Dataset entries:
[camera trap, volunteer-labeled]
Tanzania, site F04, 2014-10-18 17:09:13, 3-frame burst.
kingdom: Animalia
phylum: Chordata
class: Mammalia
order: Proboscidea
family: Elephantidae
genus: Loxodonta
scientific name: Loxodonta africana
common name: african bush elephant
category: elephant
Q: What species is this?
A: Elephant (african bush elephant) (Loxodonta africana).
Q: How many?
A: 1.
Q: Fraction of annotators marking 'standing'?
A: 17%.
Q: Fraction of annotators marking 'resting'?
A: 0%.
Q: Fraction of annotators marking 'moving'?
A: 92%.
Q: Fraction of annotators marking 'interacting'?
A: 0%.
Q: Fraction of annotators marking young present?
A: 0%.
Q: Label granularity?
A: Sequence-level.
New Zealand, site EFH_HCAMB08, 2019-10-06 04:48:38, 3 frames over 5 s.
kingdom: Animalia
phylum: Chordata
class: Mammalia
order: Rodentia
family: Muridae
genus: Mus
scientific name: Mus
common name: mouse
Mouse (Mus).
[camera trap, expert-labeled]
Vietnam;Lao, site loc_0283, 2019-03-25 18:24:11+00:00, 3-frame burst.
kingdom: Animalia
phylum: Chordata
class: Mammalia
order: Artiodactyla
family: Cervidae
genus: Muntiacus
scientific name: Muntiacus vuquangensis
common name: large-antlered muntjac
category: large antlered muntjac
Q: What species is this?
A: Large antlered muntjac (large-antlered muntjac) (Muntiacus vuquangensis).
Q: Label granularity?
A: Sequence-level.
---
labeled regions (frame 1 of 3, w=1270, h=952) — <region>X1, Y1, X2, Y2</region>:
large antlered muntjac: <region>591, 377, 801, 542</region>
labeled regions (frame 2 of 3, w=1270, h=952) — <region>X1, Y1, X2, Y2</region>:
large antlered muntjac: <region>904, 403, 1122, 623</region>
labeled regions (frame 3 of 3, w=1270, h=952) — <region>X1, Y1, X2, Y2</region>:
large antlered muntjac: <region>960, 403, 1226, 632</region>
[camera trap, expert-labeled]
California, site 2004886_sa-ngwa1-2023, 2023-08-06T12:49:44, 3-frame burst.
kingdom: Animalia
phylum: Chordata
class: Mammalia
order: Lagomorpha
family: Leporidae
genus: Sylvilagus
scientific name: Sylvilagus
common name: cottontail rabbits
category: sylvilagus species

What needs to be done: Take the entries above and return only the lines from the one with "scientific name: Loxodonta africana" to the one with "Q: Fraction of annotators marking young", both included, unchanged.

Response to the exercise:
scientific name: Loxodonta africana
common name: african bush elephant
category: elephant
Q: What species is this?
A: Elephant (african bush elephant) (Loxodonta africana).
Q: How many?
A: 1.
Q: Fraction of annotators marking 'standing'?
A: 17%.
Q: Fraction of annotators marking 'resting'?
A: 0%.
Q: Fraction of annotators marking 'moving'?
A: 92%.
Q: Fraction of annotators marking 'interacting'?
A: 0%.
Q: Fraction of annotators marking young present?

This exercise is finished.